■ **SOURCE EXTRACT**:
....
# Any SQ guys here in Sacramento?



## SQ Monte (Sep 12, 2009)

I just installed a system in my car and have been tweaking it for the past couple weeks trying to get it dialed in (my first 3 way active setup) but just can't seem to make it sound right. My bass is fine, it's the mids/highs that's giving me fits.

Anyhow, do you guys get together regularly or only for special occasions? I'd love to have one or some of you give my system a listen and give your input.


----------



## uglypedro (May 2, 2008)

I'm in South Sac, but even thinking about an active setup gives me a stomach ache! I can't even get my passive setup right!

hehe.


----------



## SQ Monte (Sep 12, 2009)

uglypedro said:


> I'm in South Sac, but even thinking about an active setup gives me a stomach ache! I can't even get my passive setup right!
> 
> hehe.


LOL

I've been messing with the settings and stuff for a couple weeks now and still just can't seem to get it dialed in. I find myself having to tweak things depending on what type of music I play....my goal is to get it to where all I have to do is mess with the bass knob, if anything.

Strongly considering hooking up my passive xovers and running my by 9's in the back on the 2 channels that would get free'd up by going passive. I think if I can't get it dialed in by the weekend i'm going passive and will see how that sounds.


----------



## quality_sound (Dec 25, 2005)

In Sacramento there was me, Kenyatte, and Zach that i can think of off the top of my head. Getting towards the bay there was a TON of people.


----------



## SQ Monte (Sep 12, 2009)

do the guys ever have meets or anything?


----------



## Boostedrex (Apr 4, 2007)

Yes, we have meets. But usually only once a quarter or so. They're usually out closer to the Bay though. The next meet is being tentatively scheduled for Oct 24th.

I live in the Roseville/Rocklin area. If you'd like to get together I'd be more than happy to help you get your system dialed in. Just shoot me a PM if you want to meet up. I work Mon-Fri until about 4pm. So anytime after that is cool with me.
....
■ **RECORDED DATA**:
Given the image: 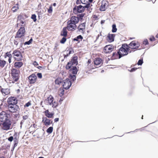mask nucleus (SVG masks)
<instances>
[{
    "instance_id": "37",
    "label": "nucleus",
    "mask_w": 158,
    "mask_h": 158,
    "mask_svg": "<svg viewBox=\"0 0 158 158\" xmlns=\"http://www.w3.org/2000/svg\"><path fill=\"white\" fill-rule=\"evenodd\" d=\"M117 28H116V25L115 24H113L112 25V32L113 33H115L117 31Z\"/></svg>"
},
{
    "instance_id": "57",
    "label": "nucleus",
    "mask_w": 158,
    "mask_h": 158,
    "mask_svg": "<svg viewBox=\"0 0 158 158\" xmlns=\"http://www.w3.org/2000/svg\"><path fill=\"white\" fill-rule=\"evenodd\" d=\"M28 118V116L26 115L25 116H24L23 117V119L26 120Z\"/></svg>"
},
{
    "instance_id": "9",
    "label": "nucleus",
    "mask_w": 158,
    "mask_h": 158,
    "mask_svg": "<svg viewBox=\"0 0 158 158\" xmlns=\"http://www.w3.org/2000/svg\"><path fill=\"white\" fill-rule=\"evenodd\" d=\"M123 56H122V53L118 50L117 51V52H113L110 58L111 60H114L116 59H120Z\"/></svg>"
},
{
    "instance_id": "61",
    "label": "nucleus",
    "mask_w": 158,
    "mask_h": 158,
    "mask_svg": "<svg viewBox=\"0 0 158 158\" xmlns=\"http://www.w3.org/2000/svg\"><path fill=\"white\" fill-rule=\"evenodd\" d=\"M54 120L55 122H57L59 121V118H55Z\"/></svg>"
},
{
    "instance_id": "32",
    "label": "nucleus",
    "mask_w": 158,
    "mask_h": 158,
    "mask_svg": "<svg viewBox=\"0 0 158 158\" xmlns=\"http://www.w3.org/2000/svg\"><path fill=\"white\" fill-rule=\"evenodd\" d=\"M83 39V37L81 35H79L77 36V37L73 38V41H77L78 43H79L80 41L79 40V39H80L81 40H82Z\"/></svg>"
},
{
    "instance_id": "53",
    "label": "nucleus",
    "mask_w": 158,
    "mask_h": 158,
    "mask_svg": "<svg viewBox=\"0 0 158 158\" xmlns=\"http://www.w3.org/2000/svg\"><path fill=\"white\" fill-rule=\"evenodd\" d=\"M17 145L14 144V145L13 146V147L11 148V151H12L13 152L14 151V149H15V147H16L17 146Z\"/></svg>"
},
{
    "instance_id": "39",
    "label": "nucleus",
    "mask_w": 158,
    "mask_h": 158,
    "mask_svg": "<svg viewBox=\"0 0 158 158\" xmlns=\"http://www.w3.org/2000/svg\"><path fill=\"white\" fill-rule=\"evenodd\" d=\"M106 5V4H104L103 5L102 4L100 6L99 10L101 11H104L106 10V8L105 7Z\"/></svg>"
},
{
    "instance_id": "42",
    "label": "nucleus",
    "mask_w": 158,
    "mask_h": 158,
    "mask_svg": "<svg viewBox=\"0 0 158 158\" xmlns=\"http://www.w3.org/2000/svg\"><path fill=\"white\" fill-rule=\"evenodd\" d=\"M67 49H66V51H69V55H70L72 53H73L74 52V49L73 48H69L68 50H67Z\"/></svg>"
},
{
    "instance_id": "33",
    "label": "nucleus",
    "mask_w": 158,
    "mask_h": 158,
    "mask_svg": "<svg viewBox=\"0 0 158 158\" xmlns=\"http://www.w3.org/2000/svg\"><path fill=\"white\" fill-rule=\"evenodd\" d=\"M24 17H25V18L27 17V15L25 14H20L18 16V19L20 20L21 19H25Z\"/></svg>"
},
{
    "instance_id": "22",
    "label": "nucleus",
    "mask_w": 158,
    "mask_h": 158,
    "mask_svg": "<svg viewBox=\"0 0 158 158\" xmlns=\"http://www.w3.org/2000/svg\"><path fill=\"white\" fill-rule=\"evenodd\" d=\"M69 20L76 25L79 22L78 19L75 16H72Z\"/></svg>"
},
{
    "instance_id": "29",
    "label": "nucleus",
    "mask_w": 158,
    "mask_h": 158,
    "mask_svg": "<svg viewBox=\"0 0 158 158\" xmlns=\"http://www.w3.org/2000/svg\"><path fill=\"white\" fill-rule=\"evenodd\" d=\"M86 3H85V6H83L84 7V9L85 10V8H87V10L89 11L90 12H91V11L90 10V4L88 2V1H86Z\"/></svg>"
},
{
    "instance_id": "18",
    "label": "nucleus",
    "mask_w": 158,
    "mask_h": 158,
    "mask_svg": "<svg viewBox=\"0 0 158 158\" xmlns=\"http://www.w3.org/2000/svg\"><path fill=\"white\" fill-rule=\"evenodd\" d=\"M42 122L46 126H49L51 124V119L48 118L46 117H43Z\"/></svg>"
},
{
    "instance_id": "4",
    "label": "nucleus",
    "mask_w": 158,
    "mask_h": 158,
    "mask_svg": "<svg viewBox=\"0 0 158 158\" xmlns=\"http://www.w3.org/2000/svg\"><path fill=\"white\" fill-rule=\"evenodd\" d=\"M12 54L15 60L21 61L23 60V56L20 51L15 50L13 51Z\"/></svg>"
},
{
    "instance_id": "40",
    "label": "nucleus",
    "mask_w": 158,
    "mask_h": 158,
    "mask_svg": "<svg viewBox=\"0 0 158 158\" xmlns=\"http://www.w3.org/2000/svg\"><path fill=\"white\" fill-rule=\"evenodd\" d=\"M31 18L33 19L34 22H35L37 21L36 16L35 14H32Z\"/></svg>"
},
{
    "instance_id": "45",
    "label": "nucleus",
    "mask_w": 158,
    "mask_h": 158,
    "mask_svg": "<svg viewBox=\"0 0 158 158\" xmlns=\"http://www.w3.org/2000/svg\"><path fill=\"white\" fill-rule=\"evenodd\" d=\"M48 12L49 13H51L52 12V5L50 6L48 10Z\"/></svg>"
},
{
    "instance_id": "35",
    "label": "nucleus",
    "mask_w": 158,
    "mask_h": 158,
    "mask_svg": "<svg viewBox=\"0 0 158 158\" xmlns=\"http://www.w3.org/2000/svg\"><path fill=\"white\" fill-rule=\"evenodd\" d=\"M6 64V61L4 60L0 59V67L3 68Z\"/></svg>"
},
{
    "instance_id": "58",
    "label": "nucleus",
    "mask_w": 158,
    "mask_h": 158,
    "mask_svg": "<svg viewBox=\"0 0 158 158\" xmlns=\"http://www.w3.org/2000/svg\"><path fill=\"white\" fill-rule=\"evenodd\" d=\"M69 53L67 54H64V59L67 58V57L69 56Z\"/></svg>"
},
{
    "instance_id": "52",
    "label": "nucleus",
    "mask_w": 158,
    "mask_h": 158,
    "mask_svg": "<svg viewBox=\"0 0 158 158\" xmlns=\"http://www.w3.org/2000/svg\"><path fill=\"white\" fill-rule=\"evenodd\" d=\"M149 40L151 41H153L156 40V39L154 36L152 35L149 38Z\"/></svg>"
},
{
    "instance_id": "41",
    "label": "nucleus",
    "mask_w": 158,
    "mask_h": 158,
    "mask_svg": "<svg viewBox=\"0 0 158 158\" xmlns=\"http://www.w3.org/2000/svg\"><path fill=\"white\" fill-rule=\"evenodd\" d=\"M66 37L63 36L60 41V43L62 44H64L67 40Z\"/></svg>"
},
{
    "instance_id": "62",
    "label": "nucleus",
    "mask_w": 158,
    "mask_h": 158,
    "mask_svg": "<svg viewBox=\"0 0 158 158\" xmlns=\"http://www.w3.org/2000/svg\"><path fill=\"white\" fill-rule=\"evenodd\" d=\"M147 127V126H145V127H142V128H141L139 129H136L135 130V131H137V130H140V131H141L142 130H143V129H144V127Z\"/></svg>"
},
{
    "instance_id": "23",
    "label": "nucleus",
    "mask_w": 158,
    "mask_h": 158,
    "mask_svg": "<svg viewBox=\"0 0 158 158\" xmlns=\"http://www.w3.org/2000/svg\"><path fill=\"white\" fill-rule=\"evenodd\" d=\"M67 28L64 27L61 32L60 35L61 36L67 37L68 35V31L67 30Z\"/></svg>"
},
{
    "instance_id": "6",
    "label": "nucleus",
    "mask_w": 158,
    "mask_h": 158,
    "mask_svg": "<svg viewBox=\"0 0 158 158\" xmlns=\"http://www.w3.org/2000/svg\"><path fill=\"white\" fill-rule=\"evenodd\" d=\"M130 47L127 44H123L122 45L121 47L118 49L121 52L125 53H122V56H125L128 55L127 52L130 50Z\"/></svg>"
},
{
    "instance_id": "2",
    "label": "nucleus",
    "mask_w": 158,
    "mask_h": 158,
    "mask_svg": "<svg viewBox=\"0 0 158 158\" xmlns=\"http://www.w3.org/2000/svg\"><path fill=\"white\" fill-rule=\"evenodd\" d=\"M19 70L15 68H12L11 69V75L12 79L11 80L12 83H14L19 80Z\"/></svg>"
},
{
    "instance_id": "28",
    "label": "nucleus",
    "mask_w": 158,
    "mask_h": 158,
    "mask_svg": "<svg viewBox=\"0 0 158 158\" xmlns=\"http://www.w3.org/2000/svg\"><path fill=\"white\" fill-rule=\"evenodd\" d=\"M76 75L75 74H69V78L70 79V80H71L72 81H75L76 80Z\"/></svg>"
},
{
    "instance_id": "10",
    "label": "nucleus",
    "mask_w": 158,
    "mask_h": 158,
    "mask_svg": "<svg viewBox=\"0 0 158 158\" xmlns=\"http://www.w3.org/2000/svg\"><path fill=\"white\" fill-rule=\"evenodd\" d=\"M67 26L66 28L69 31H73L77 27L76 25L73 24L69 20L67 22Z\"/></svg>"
....
■ **AIM OF THE EXERCISE**:
Copy verbatim the passage of the Sacramento car audio thread between "## quality_sound (Dec" and "meets or anything?", inclusive. The material plays no part in what is asked here.

■ **ANSWER FOR THE TASK**:
## quality_sound (Dec 25, 2005)

In Sacramento there was me, Kenyatte, and Zach that i can think of off the top of my head. Getting towards the bay there was a TON of people.


----------



## SQ Monte (Sep 12, 2009)

do the guys ever have meets or anything?